▶ [PAGE TEXT]:
--- START ---

Archive for January, 2008

Did anyone from Fox watch Moment of Truth before it aired?

I like reality shows. I don’t watch them all. I’ve never seen Amazing Race, Dancing with the Stars , Big Brother, but I do regularly watch Survivor, Apprentice and American Idol. One new show that piqued my interest this season though was “Moment of Truth,” where contestants are asked potentially embarrassing questions and their answers are verified (or not) by a previously administered polygraph test. Sound cheesy? Definitely, but I thought it would be at least somewhat interesting.

Unfortunately for Fox, this show must have been rushed to air. After just two episodes, I don’t think I’m going to watch again. It’s not that the concept itself is bad (i.e., a pseudo-scientific game of truth or dare, without the dares). It is sort of interesting to see how some of the contestants answer various questions. The first guy, a football player, admitted to checking out other guys in the locker room and to questioning whether his wife was truly his “life partner.” Seeing what people will admit to to win money is interesting, in some weird voyeuristic way.

--- END ---

▶ [PROVIDED DATA]:
--- START ---

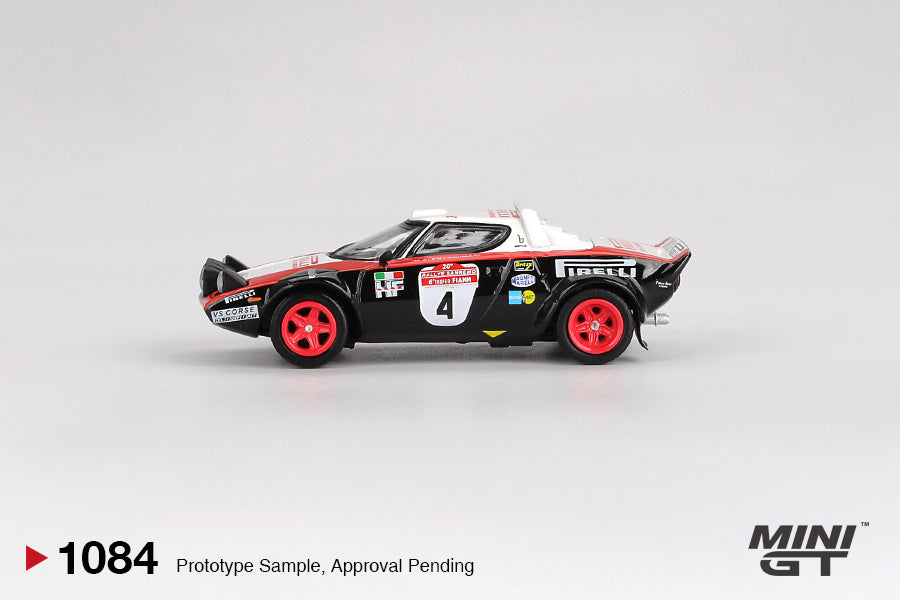 Lancia Stratos HF No.4 1978 Rally Sanremo Winner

--- END ---

Reproduce verbatim the stretch of the Moment of Truth post above from "Archive for January, 2008" through "least somewhat interesting.".

▶ [EXPECTED ANSWER]:
Archive for January, 2008

Did anyone from Fox watch Moment of Truth before it aired?

I like reality shows. I don’t watch them all. I’ve never seen Amazing Race, Dancing with the Stars , Big Brother, but I do regularly watch Survivor, Apprentice and American Idol. One new show that piqued my interest this season though was “Moment of Truth,” where contestants are asked potentially embarrassing questions and their answers are verified (or not) by a previously administered polygraph test. Sound cheesy? Definitely, but I thought it would be at least somewhat interesting.